Interview/Avignon 2015

On August 12, 2015, Gaspar Noé appeared at the Pandora cinema in Avignon, true to the image that preceded him: a nonchalant figure, free-flowing speech, a gaze both distant and attentive. For the presentation of Love, the filmmaker was not there to defend a film, but to present a vision of cinema—his own, radical, sensory, and uncompromising.


From I Stand Alone to Enter the Void , Noé has established himself as a director who rejects the viewer's comfort zone. With Love, however, he makes a slight shift: less overt provocation, more emotional fragility. An evolution he readily acknowledges to the Avignon audience. "I wanted to make a real romantic film," he explains, while fully acknowledging the explicitly sexual nature of the images. For him, showing the body is never gratuitous: it's a way of speaking about the passage of time, the fading of desire, the unraveling of memory.


During the discussion moderated by François Theurel, Gaspar Noé spoke at length, sometimes against the grain, always unfiltered. He discussed his rejection of narrative conventions, his interest in physical sensations—sound, light, movement—and his refusal of explanatory psychology. Cinema, he said, should function “like a drug or a dream,” capable of evoking a state rather than delivering a message.


Noé is also clear-sighted about the controversial reception of his work.
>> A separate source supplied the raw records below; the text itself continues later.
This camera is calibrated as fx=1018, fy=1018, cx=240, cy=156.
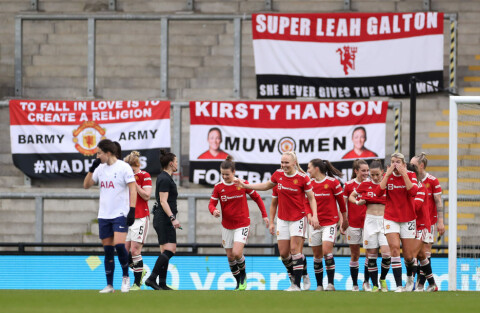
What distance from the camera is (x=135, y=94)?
75.6 feet

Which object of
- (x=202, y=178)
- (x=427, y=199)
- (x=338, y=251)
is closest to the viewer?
(x=427, y=199)

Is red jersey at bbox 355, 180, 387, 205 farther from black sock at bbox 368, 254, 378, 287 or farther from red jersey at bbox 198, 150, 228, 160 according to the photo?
red jersey at bbox 198, 150, 228, 160

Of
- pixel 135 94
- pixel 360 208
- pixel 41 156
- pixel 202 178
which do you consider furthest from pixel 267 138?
pixel 360 208

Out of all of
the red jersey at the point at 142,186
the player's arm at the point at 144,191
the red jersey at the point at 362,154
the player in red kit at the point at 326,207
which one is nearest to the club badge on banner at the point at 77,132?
the red jersey at the point at 362,154

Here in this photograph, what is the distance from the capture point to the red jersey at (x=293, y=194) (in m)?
14.0

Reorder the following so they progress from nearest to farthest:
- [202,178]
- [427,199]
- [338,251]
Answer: [427,199], [338,251], [202,178]

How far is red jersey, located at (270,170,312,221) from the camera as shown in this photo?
45.8 feet

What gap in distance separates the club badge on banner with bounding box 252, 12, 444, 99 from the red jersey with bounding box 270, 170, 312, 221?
859 cm

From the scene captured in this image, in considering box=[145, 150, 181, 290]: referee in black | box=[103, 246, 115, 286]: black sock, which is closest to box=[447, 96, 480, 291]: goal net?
box=[145, 150, 181, 290]: referee in black

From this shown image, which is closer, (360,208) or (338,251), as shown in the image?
(360,208)

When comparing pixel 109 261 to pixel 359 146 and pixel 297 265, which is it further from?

He dismisses accusations of provocation with a wave of his hand. What interests him is not scandal, but honesty. "Sex is part of life, but cinema often treats it as something shameful," he asserts. In his words, Love then becomes a film about failed love, more than about eroticism.


Facing the Pandora audience, Gaspar Noé adopts neither a professorial stance nor a strategy of seduction. He accepts the discomfort, the silences, the disagreements. It is precisely in this direct confrontation that his cinema finds its meaning. This Avignon encounter acts as a natural extension of his work, a space where the filmmaker continues to provoke, not to shock, but to force us to see things differently.


In Avignon that evening, Gaspar Noé didn't try to explain himself. He exposed himself. As always.